• Task to complete:
Pictures don't belong in the copy; print all the records exactly.

• Listing:
START

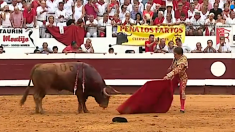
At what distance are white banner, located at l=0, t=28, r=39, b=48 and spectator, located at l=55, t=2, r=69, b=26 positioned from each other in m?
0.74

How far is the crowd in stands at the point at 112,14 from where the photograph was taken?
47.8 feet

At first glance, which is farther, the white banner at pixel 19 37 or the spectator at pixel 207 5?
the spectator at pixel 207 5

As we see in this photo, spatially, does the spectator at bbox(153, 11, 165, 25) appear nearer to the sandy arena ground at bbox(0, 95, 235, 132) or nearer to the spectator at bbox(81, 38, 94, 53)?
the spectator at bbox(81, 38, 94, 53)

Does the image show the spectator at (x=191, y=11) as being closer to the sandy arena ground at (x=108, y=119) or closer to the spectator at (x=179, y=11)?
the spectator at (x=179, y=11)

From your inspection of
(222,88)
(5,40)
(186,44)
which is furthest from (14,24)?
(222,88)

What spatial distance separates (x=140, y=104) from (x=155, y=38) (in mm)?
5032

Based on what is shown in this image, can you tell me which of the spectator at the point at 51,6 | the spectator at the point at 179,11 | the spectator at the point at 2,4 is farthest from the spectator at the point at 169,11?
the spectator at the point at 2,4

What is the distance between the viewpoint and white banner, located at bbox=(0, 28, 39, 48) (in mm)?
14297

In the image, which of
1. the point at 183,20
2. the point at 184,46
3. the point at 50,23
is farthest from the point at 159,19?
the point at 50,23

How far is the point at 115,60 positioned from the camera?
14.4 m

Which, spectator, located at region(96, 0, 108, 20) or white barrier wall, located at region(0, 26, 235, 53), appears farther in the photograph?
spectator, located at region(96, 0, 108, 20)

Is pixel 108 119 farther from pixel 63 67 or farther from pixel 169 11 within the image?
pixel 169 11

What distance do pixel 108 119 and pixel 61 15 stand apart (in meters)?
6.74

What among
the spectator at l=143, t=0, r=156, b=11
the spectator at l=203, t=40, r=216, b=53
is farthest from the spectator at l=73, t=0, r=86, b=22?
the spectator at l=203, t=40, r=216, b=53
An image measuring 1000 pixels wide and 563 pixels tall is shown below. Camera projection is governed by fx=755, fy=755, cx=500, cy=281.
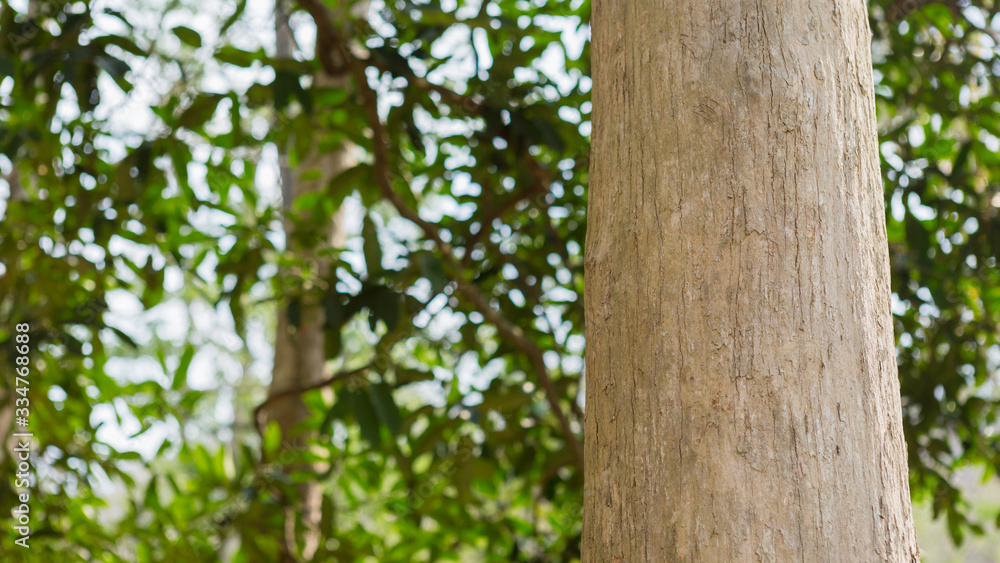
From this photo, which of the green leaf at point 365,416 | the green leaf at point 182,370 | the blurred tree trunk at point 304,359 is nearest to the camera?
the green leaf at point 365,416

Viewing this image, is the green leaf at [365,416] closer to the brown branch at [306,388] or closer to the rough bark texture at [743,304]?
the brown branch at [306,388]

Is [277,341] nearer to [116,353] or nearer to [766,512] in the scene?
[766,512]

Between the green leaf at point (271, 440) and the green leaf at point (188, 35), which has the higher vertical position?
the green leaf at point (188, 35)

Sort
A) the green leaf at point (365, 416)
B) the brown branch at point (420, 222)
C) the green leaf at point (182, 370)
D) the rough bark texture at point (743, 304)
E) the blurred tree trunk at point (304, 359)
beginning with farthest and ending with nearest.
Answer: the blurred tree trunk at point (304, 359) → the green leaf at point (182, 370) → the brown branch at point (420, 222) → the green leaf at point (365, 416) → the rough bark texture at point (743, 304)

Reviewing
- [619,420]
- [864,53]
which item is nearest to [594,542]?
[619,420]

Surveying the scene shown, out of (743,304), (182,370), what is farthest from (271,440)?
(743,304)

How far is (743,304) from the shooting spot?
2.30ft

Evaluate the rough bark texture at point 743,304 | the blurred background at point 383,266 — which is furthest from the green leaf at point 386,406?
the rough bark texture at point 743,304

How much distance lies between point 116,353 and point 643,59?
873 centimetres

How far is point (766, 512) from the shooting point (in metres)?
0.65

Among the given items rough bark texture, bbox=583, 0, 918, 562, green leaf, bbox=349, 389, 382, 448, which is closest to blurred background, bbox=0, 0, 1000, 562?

END

• Correct answer:
At what distance are white banner, located at l=0, t=28, r=39, b=48 and spectator, located at l=55, t=2, r=69, b=26 positioned from each other in m?
0.74

How far is the crowd in stands at the point at 112,14 from where the photograph was taken?
47.8 feet

At first glance, which is farther, the white banner at pixel 19 37 or the spectator at pixel 207 5?
the spectator at pixel 207 5

As we see in this photo, spatially, does the spectator at bbox(153, 11, 165, 25) appear nearer to the sandy arena ground at bbox(0, 95, 235, 132) or nearer to the spectator at bbox(81, 38, 94, 53)?
the spectator at bbox(81, 38, 94, 53)

Does the image show the spectator at (x=191, y=11) as being closer to the sandy arena ground at (x=108, y=119) or closer to the spectator at (x=179, y=11)?
the spectator at (x=179, y=11)

From your inspection of
(222,88)
(5,40)
(186,44)
which is furthest from (14,24)?
(222,88)

What spatial distance separates (x=140, y=104) from (x=155, y=38) (in mm)?
5032

Based on what is shown in this image, can you tell me which of the spectator at the point at 51,6 | the spectator at the point at 179,11 | the spectator at the point at 2,4 is farthest from the spectator at the point at 169,11?
the spectator at the point at 2,4

What is the distance between the viewpoint and white banner, located at bbox=(0, 28, 39, 48) (in mm)?
14297

In the image, which of
1. the point at 183,20
2. the point at 184,46
3. the point at 50,23
is farthest from the point at 159,19?
the point at 50,23

How far is the point at 115,60 positioned from the camera?
14.4 m

Which, spectator, located at region(96, 0, 108, 20) or white barrier wall, located at region(0, 26, 235, 53), appears farther in the photograph?
spectator, located at region(96, 0, 108, 20)

Is pixel 108 119 farther from pixel 63 67 or farther from pixel 169 11 within the image?
pixel 169 11

What distance do pixel 108 119 and pixel 61 15 stand apart (in meters)?
6.74

What among
the spectator at l=143, t=0, r=156, b=11
the spectator at l=203, t=40, r=216, b=53
is farthest from the spectator at l=73, t=0, r=86, b=22?
the spectator at l=203, t=40, r=216, b=53
An image measuring 1000 pixels wide and 563 pixels tall is shown below. Camera projection is governed by fx=755, fy=755, cx=500, cy=281.
From this photo, which of the green leaf at point 365,416 | the green leaf at point 182,370 | the blurred tree trunk at point 304,359 is nearest to the camera?
the green leaf at point 365,416

Viewing this image, is the green leaf at [365,416] closer to the brown branch at [306,388] or closer to the rough bark texture at [743,304]?
the brown branch at [306,388]

Is [277,341] nearer to [116,353] or nearer to [766,512] in the scene?
[766,512]

Between the green leaf at point (271, 440) and the green leaf at point (188, 35), which has the higher vertical position?
the green leaf at point (188, 35)

Sort
A) the green leaf at point (365, 416)
B) the brown branch at point (420, 222)
C) the green leaf at point (182, 370)
D) the rough bark texture at point (743, 304)
E) the blurred tree trunk at point (304, 359)
beginning with farthest and ending with nearest.
Answer: the blurred tree trunk at point (304, 359) → the green leaf at point (182, 370) → the brown branch at point (420, 222) → the green leaf at point (365, 416) → the rough bark texture at point (743, 304)

Reviewing
- [619,420]
- [864,53]
which item is nearest to [594,542]?
[619,420]

Surveying the scene shown, out of (743,304), (182,370), what is farthest from (271,440)?
(743,304)

How far is (743,304) from the shooting spot?
2.30ft

Evaluate the rough bark texture at point 743,304 | the blurred background at point 383,266 — which is furthest from the green leaf at point 386,406?
the rough bark texture at point 743,304

How much distance lies between point 116,353 and point 643,59?
873 centimetres

How far is point (766, 512) from the shooting point (in metres)?
0.65

Among the given items rough bark texture, bbox=583, 0, 918, 562, green leaf, bbox=349, 389, 382, 448, which is closest to blurred background, bbox=0, 0, 1000, 562?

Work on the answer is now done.